(Extrait source)
Le Sénégal traverse actuellement une crise sociétale dépassant les seules considérations politiques, juridiques, marquée par d’importantes et surprenantes divisions. Il est impératif de repenser l’organisation du désordre avant que le pays ne sombre dans l’abîme. Les attaques contre la Constitution, les menaces, les agressions physiques, psychologiques les tentatives d’assassinat, le non-respect des droits humains et les intimidations, bien qu’elles portent gravement atteinte à la démocratie et à l’État de droit, sont malheureusement devenues une banalité au Sénégal.
Par conséquent, conscients de la gravité de la situation actuelle, des voix s’élèvent pour dénoncer fermement la violence perpétrée à l’encontre de dignes citoyens. nes de la Nation, et surtout le non-respect du corps spécifiquement, de celui de la femme et du jeune. Face à ces actes répugnants et intolérables qui s’accélèrent depuis quelques années, un engagement affirmé en faveur des normes sociales, des droits humains, et de la sacralité de la vie humaine doit être au rendez-vous.
Chaque individu, quel que soit sa trajectoire, ses positions ou son statut social a le droit fondamental à la sécurité, à la liberté d’exercice de sa profession et à la protection contre toute violence. Paradoxalement, le Sénégal est rentré dans un cycle de véhémences inouïes. Cet état de fait ne peut être analysé de façon dissociée aux abus d’un pouvoir politique en place.

(Lignes fournies)
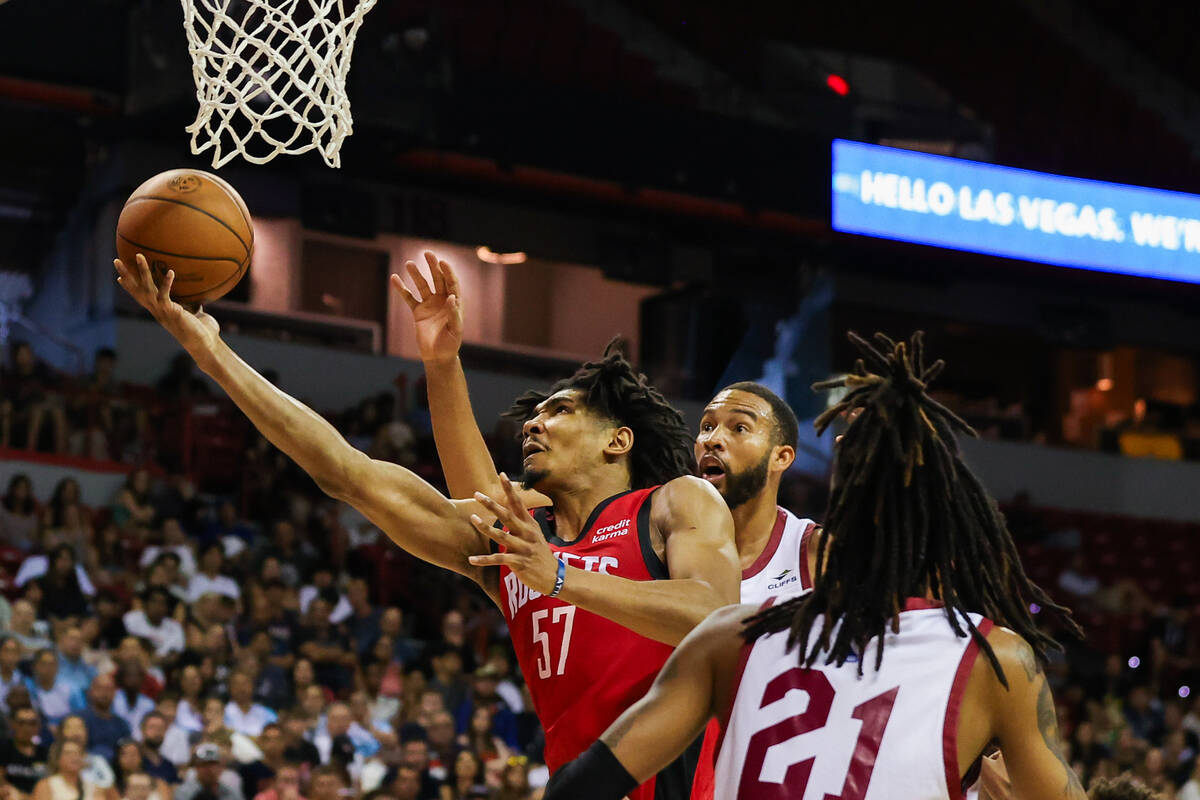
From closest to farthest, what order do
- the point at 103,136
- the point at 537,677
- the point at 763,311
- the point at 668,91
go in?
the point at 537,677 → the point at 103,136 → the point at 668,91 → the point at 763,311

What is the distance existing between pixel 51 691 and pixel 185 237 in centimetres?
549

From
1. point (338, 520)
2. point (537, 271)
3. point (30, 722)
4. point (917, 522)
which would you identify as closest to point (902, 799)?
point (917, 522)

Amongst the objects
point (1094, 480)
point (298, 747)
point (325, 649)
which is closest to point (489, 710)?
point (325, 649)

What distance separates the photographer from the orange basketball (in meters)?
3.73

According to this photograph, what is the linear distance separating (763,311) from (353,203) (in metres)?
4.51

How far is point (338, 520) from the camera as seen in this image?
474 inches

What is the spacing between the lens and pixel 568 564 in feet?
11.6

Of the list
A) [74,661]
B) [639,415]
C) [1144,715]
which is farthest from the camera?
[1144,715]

---

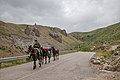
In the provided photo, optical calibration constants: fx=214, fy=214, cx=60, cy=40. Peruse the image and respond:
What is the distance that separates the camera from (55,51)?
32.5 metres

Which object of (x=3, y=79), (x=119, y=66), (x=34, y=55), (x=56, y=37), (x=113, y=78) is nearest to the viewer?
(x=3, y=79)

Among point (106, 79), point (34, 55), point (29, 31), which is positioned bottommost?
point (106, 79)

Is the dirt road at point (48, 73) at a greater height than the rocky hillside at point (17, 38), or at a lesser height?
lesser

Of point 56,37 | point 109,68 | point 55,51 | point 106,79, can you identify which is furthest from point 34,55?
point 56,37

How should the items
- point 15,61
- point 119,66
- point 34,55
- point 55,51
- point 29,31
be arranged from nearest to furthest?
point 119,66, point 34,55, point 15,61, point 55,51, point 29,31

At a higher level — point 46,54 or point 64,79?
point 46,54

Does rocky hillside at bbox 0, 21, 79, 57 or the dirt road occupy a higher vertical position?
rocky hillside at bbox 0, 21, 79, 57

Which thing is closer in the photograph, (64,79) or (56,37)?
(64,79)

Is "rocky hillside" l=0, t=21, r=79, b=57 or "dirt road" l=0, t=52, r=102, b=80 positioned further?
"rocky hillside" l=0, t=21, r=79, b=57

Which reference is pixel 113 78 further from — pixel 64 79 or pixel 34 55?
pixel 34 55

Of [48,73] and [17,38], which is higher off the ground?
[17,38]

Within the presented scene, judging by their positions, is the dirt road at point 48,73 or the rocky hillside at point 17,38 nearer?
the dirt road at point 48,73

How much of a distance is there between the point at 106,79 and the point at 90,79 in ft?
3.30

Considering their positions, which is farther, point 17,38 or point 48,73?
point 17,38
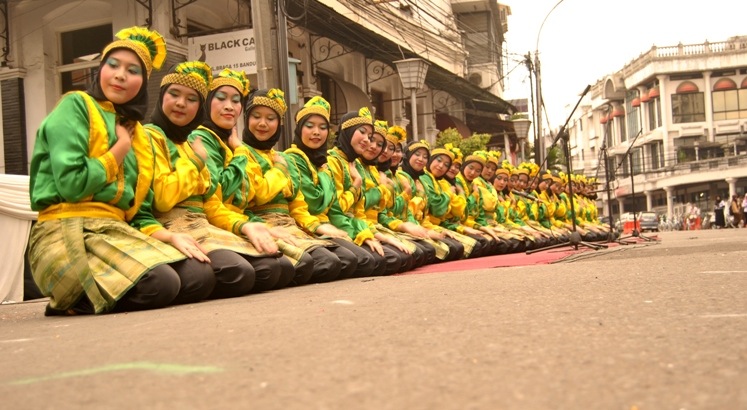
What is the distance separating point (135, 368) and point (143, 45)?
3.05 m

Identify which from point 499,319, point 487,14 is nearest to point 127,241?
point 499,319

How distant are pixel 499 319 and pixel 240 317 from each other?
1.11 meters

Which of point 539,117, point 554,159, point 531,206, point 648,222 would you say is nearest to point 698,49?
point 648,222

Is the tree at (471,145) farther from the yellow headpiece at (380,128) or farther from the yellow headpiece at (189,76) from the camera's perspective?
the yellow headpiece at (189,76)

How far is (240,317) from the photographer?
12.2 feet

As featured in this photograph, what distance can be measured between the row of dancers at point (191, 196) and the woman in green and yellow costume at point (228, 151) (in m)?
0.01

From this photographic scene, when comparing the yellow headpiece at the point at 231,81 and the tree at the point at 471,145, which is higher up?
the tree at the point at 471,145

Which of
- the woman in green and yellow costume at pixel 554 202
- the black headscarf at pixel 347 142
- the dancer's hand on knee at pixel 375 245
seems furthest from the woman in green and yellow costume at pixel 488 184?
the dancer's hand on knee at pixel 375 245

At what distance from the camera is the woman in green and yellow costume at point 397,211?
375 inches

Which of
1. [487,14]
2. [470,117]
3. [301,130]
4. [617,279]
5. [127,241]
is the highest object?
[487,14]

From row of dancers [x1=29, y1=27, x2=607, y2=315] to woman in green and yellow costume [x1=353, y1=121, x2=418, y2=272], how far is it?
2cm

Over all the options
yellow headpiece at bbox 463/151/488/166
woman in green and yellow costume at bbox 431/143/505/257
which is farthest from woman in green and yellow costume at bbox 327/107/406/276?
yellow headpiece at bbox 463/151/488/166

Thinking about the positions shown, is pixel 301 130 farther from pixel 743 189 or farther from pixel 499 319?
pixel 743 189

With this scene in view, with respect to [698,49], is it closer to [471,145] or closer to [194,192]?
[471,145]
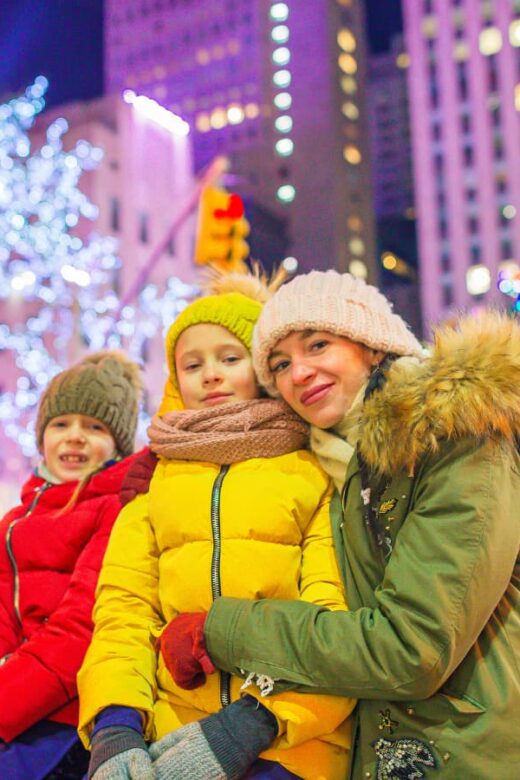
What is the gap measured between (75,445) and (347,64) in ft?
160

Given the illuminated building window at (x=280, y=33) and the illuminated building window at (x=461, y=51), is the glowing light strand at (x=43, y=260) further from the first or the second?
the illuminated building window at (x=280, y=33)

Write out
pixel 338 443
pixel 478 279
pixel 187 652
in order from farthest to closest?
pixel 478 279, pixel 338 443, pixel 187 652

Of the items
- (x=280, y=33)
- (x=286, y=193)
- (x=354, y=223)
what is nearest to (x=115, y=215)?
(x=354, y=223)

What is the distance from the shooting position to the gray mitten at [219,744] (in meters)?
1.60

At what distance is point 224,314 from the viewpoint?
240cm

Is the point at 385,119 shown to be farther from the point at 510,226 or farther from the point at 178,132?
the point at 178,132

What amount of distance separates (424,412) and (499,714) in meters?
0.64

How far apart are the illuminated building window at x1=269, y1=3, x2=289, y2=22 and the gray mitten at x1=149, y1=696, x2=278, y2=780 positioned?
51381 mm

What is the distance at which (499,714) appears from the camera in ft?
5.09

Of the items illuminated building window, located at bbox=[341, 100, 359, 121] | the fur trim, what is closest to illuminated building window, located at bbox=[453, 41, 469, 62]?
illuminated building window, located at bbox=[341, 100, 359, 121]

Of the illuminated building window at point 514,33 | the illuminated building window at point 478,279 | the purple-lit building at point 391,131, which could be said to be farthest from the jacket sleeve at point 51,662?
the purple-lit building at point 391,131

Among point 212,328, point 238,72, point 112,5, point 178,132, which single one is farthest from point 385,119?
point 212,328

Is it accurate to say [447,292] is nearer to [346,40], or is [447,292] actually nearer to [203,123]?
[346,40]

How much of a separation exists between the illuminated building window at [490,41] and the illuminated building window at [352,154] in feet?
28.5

...

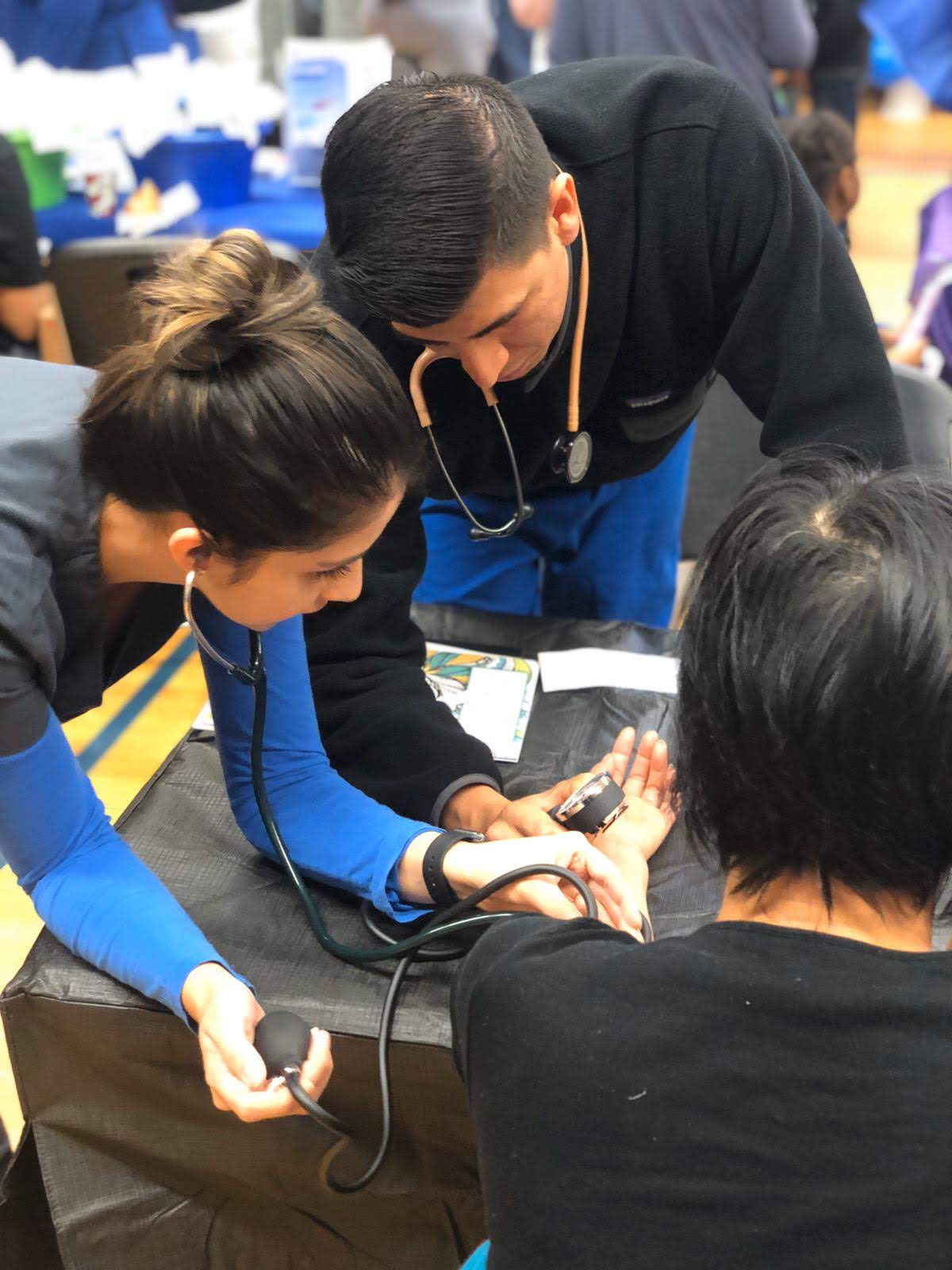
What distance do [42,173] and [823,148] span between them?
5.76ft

(À faire)
1 > D'après l'extrait sur le Sénégal, à quoi chaque individu a-t-il un droit fondamental ?
2 > Transcrivez sans rien changer le passage de l'extrait sur le Sénégal qui commence par « Le Sénégal traverse » et se poursuit jusqu'à « banalité au Sénégal. ».
Les lignes forment un matériau distinct, sans lien avec l'extrait.

(Réponses rédigées)
1 > À la sécurité, à la liberté d'exercice de sa profession et à la protection contre toute violence.

2 >
Le Sénégal traverse actuellement une crise sociétale dépassant les seules considérations politiques, juridiques, marquée par d’importantes et surprenantes divisions. Il est impératif de repenser l’organisation du désordre avant que le pays ne sombre dans l’abîme. Les attaques contre la Constitution, les menaces, les agressions physiques, psychologiques les tentatives d’assassinat, le non-respect des droits humains et les intimidations, bien qu’elles portent gravement atteinte à la démocratie et à l’État de droit, sont malheureusement devenues une banalité au Sénégal.